» Challenge 1
Translate this sentence from the eyebrow trends text into Spanish: "Brows can be strategically shaped or manipulated to create any look — thick or thin — that a person of any ethnicity wants."
» Challenge 2
From the eyebrow trends text, output the stretch from "You would be" through "and semi-permanent procedures." verbatim.

» Selected text
________________
You would be forgiven for thinking that eyebrows are simply the hair sprouting an inch above the eye socket — often with a slight arch and slanted tail. However, the eyebrow is no longer just a thing to be maintained. It’s the latest big beauty focus, a blank canvas for creativity and also what’s fueling a global billion-dollar industry of products and semi-permanent procedures.
We are living in a brow-obsessed culture, the era of the photogenic Instagram brow, the fox-eye trend and DIY looks that have teens sharing their daily eyebrow adventures on social media. And it should come as no surprise that Los Angeles is at the center of all things eyebrow, pumping out new approaches for achieving the perfect look even as long-standing methods such as threading, which originated in India, Iran and parts of Asia and involves rolling thread over hair to remove it at the follicular level, have maintained their loyal fan base.
Today, people are turning to new methods in tweezing and waxing and using a number of semi-permanent procedures. Brows can be strategically shaped or manipulated to create any look — thick or thin — that a person of any ethnicity wants.
________________
» Extracted data entries
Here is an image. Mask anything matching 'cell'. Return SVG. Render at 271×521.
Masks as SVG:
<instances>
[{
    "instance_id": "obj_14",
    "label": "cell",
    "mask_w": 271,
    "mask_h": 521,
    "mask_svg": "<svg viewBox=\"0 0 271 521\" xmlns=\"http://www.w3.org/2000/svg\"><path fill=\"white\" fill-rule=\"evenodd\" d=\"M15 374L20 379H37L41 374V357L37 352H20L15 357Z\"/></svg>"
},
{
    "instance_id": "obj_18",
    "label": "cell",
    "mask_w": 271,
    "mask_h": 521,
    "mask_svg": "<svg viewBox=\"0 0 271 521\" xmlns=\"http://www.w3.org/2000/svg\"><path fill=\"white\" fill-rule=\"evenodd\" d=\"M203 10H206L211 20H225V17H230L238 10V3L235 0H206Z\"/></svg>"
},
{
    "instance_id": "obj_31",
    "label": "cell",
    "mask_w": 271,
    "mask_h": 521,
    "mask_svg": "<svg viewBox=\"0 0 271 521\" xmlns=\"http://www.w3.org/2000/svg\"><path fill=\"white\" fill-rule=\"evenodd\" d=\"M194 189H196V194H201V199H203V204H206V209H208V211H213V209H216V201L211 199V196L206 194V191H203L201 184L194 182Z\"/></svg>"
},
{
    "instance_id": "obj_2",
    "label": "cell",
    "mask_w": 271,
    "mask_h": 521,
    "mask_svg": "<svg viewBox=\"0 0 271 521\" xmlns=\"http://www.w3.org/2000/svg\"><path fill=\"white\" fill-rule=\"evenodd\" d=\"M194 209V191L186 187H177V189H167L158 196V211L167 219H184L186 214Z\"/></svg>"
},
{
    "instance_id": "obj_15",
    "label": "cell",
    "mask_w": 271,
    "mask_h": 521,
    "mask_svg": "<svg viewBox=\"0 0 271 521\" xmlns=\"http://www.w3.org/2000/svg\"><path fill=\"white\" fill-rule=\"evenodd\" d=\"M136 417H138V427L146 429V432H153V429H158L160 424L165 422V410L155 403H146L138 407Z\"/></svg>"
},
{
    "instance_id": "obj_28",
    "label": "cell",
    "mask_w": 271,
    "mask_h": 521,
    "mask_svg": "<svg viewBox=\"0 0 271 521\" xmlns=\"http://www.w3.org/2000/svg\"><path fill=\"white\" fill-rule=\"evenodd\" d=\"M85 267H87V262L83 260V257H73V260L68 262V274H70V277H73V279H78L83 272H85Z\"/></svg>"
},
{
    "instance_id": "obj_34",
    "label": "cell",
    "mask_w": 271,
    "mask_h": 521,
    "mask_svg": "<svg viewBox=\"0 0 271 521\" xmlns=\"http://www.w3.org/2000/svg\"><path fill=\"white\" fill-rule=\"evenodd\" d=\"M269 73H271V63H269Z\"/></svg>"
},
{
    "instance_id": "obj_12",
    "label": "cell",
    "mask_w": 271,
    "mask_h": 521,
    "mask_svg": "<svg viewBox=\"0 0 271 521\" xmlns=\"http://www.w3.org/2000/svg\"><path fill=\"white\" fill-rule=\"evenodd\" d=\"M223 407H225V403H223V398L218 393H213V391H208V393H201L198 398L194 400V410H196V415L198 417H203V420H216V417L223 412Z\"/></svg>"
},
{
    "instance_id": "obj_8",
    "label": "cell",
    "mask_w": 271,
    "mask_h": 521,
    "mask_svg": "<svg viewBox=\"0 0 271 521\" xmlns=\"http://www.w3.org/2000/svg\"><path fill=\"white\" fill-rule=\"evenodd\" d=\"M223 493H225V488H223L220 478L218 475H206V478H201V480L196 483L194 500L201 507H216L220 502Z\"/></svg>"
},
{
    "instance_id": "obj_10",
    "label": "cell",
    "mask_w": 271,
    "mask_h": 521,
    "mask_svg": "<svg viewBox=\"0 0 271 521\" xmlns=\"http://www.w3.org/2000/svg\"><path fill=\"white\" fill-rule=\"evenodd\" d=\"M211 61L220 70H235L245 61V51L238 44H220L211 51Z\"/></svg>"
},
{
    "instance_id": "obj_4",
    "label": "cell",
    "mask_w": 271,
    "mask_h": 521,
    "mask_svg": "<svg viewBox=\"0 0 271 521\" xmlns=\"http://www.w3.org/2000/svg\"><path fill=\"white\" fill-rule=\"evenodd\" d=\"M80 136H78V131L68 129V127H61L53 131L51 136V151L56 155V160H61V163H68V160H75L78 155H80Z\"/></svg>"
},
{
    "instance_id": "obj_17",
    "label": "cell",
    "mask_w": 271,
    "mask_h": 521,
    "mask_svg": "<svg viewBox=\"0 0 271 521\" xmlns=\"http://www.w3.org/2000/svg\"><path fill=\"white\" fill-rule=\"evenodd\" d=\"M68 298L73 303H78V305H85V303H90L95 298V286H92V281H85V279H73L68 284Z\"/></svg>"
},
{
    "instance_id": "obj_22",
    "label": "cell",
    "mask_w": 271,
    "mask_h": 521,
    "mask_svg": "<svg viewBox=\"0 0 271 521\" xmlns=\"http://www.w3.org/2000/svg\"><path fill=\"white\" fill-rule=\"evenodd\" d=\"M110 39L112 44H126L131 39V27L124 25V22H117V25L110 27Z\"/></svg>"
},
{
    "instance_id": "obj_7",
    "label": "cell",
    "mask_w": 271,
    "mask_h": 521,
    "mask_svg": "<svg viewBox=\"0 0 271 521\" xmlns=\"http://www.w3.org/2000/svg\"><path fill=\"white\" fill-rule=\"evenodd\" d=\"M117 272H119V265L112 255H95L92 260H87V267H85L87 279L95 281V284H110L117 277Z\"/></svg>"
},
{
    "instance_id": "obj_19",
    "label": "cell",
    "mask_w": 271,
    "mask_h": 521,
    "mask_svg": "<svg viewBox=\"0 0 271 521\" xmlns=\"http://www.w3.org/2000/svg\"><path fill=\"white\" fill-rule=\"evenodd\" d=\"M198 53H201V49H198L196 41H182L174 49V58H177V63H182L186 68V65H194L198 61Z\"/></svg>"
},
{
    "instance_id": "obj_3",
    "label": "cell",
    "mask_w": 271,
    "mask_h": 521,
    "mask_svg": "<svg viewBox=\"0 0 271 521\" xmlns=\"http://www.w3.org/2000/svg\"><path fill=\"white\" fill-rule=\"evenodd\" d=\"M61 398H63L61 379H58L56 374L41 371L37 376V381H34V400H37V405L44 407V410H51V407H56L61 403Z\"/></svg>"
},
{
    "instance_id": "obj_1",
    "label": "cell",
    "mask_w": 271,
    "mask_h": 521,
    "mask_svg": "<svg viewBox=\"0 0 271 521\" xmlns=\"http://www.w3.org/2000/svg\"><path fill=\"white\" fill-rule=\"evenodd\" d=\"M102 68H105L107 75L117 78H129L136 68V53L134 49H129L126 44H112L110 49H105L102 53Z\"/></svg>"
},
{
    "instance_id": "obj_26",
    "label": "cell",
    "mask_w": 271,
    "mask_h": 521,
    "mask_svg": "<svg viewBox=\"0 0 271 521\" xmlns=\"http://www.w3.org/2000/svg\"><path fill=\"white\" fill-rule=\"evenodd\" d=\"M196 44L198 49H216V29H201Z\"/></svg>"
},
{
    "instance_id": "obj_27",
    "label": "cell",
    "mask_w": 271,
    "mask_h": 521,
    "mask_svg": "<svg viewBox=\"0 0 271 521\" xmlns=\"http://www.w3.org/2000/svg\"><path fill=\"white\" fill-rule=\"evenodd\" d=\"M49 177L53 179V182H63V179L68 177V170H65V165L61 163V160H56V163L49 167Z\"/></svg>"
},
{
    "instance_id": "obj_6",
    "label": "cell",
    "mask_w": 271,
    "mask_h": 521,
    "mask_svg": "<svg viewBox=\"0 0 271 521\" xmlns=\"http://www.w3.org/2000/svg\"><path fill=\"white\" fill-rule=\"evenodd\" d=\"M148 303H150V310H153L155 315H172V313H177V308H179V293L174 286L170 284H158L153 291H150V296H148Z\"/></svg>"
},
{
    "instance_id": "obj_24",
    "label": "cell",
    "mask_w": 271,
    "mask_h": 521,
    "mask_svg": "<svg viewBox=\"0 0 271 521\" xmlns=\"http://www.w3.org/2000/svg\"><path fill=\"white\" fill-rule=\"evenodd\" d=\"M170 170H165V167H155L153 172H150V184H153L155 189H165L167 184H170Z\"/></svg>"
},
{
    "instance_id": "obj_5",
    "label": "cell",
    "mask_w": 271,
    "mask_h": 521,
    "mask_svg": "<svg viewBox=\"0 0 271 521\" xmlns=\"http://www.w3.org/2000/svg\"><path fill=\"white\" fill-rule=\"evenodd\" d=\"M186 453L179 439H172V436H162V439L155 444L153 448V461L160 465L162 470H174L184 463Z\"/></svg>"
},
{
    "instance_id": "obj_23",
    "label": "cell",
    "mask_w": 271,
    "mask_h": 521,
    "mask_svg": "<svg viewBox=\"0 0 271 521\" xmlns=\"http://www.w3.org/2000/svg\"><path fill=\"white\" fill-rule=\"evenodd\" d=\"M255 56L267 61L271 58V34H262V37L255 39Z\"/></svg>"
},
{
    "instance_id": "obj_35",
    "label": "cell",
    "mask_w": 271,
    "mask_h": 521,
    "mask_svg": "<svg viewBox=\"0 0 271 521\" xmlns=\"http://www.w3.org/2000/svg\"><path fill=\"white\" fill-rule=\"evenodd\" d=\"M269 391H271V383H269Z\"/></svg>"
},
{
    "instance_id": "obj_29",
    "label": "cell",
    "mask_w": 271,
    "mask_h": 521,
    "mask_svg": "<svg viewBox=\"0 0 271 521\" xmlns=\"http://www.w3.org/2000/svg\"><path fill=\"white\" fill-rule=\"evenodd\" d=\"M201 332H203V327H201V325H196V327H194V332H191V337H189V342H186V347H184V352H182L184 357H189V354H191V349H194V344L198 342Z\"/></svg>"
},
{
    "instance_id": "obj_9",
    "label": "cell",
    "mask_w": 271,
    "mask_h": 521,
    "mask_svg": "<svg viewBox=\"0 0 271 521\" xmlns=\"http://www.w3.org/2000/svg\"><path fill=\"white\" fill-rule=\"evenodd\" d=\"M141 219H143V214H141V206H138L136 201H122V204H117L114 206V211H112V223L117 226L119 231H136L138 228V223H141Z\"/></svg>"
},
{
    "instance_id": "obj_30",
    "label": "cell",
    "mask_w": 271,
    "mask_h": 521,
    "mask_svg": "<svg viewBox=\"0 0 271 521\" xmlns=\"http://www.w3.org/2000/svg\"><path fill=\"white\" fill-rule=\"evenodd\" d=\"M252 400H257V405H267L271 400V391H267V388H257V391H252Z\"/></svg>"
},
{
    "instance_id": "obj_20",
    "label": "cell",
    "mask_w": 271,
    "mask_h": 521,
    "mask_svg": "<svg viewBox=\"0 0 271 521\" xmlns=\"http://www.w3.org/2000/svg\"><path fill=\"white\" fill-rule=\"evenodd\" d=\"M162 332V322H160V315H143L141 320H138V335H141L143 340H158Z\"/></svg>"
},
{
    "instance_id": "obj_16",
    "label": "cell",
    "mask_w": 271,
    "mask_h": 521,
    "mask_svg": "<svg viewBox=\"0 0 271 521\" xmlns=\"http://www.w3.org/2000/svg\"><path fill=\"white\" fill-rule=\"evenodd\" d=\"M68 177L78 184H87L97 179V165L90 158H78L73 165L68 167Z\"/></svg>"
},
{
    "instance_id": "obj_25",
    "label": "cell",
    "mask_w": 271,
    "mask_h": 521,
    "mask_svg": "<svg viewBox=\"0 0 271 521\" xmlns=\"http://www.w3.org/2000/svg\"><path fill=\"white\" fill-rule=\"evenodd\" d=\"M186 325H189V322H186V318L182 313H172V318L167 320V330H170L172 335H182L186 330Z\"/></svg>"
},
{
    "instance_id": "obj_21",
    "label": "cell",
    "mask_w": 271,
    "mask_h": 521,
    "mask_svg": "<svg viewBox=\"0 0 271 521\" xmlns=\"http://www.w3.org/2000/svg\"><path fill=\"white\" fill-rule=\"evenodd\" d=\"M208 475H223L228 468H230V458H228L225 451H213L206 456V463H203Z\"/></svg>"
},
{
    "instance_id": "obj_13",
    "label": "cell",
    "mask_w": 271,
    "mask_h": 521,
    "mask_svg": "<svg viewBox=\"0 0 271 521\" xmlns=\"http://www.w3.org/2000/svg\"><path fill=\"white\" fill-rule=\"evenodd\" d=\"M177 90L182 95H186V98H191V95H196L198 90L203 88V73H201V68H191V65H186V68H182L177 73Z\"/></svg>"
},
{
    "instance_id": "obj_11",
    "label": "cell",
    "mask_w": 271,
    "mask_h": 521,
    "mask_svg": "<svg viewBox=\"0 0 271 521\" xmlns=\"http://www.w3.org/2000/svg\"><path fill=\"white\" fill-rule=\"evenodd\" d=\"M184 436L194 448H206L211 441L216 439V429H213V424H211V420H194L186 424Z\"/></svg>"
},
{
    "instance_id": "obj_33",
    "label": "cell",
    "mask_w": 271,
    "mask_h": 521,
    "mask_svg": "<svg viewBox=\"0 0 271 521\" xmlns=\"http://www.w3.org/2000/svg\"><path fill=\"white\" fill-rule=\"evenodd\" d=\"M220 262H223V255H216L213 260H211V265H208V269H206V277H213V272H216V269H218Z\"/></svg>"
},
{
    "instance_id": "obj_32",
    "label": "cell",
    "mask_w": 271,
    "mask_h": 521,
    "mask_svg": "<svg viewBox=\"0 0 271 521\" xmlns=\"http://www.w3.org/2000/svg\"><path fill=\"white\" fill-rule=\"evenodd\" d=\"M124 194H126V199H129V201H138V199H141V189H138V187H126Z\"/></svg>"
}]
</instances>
________________
» Answer 1
Las cejas pueden moldearse o manipularse estratégicamente para crear cualquier estilo —gruesas o finas— que desee una persona de cualquier etnia.

» Answer 2
You would be forgiven for thinking that eyebrows are simply the hair sprouting an inch above the eye socket — often with a slight arch and slanted tail. However, the eyebrow is no longer just a thing to be maintained. It’s the latest big beauty focus, a blank canvas for creativity and also what’s fueling a global billion-dollar industry of products and semi-permanent procedures.